[Task] From top to bottom, write out the listing exactly.

[Dataset excerpts]
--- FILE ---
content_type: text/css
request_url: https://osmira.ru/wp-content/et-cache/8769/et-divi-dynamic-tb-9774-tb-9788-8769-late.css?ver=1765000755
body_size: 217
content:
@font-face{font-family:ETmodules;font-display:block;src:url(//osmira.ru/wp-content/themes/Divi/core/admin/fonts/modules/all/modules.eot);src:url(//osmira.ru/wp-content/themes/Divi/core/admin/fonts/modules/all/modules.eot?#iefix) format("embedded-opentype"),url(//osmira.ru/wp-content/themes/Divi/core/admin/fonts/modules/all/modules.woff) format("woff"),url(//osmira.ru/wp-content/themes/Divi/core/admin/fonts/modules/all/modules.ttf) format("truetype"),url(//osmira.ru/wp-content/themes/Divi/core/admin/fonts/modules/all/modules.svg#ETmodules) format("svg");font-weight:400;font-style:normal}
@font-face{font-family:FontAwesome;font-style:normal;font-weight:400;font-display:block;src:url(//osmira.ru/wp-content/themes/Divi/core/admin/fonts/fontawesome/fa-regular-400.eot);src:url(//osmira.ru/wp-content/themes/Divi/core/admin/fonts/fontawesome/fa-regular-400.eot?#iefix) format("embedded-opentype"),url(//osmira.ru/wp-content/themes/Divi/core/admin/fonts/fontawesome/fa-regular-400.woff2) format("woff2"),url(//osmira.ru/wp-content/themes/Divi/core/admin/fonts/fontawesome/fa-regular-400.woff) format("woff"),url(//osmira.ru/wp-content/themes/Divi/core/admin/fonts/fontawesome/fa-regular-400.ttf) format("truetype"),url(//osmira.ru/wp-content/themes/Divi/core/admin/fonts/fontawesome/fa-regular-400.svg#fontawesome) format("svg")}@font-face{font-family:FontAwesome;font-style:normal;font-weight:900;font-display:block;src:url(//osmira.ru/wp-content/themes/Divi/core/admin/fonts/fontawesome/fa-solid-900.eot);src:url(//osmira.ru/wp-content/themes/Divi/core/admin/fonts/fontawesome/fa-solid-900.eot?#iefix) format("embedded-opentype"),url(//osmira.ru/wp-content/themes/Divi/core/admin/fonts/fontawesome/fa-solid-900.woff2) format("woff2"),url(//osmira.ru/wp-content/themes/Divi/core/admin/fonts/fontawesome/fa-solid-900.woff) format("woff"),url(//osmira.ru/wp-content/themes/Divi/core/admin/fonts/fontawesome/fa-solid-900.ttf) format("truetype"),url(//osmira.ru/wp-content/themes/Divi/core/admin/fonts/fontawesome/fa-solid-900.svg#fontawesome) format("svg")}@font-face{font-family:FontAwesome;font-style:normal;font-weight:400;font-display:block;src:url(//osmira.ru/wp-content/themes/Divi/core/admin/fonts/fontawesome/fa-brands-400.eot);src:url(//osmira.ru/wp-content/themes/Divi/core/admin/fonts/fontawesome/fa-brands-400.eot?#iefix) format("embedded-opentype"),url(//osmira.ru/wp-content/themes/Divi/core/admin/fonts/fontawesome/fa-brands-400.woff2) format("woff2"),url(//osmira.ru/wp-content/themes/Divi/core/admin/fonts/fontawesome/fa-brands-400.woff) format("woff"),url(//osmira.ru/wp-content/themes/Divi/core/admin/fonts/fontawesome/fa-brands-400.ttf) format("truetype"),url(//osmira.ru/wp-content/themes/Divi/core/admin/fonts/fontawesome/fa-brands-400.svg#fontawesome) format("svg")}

[Result]
--- FILE ---
content_type: text/css
request_url: https://osmira.ru/wp-content/et-cache/8769/et-divi-dynamic-tb-9774-tb-9788-8769-late.css?ver=1765000755
body_size: 217
content:
@font-face{font-family:ETmodules;font-display:block;src:url(//osmira.ru/wp-content/themes/Divi/core/admin/fonts/modules/all/modules.eot);src:url(//osmira.ru/wp-content/themes/Divi/core/admin/fonts/modules/all/modules.eot?#iefix) format("embedded-opentype"),url(//osmira.ru/wp-content/themes/Divi/core/admin/fonts/modules/all/modules.woff) format("woff"),url(//osmira.ru/wp-content/themes/Divi/core/admin/fonts/modules/all/modules.ttf) format("truetype"),url(//osmira.ru/wp-content/themes/Divi/core/admin/fonts/modules/all/modules.svg#ETmodules) format("svg");font-weight:400;font-style:normal}
@font-face{font-family:FontAwesome;font-style:normal;font-weight:400;font-display:block;src:url(//osmira.ru/wp-content/themes/Divi/core/admin/fonts/fontawesome/fa-regular-400.eot);src:url(//osmira.ru/wp-content/themes/Divi/core/admin/fonts/fontawesome/fa-regular-400.eot?#iefix) format("embedded-opentype"),url(//osmira.ru/wp-content/themes/Divi/core/admin/fonts/fontawesome/fa-regular-400.woff2) format("woff2"),url(//osmira.ru/wp-content/themes/Divi/core/admin/fonts/fontawesome/fa-regular-400.woff) format("woff"),url(//osmira.ru/wp-content/themes/Divi/core/admin/fonts/fontawesome/fa-regular-400.ttf) format("truetype"),url(//osmira.ru/wp-content/themes/Divi/core/admin/fonts/fontawesome/fa-regular-400.svg#fontawesome) format("svg")}@font-face{font-family:FontAwesome;font-style:normal;font-weight:900;font-display:block;src:url(//osmira.ru/wp-content/themes/Divi/core/admin/fonts/fontawesome/fa-solid-900.eot);src:url(//osmira.ru/wp-content/themes/Divi/core/admin/fonts/fontawesome/fa-solid-900.eot?#iefix) format("embedded-opentype"),url(//osmira.ru/wp-content/themes/Divi/core/admin/fonts/fontawesome/fa-solid-900.woff2) format("woff2"),url(//osmira.ru/wp-content/themes/Divi/core/admin/fonts/fontawesome/fa-solid-900.woff) format("woff"),url(//osmira.ru/wp-content/themes/Divi/core/admin/fonts/fontawesome/fa-solid-900.ttf) format("truetype"),url(//osmira.ru/wp-content/themes/Divi/core/admin/fonts/fontawesome/fa-solid-900.svg#fontawesome) format("svg")}@font-face{font-family:FontAwesome;font-style:normal;font-weight:400;font-display:block;src:url(//osmira.ru/wp-content/themes/Divi/core/admin/fonts/fontawesome/fa-brands-400.eot);src:url(//osmira.ru/wp-content/themes/Divi/core/admin/fonts/fontawesome/fa-brands-400.eot?#iefix) format("embedded-opentype"),url(//osmira.ru/wp-content/themes/Divi/core/admin/fonts/fontawesome/fa-brands-400.woff2) format("woff2"),url(//osmira.ru/wp-content/themes/Divi/core/admin/fonts/fontawesome/fa-brands-400.woff) format("woff"),url(//osmira.ru/wp-content/themes/Divi/core/admin/fonts/fontawesome/fa-brands-400.ttf) format("truetype"),url(//osmira.ru/wp-content/themes/Divi/core/admin/fonts/fontawesome/fa-brands-400.svg#fontawesome) format("svg")}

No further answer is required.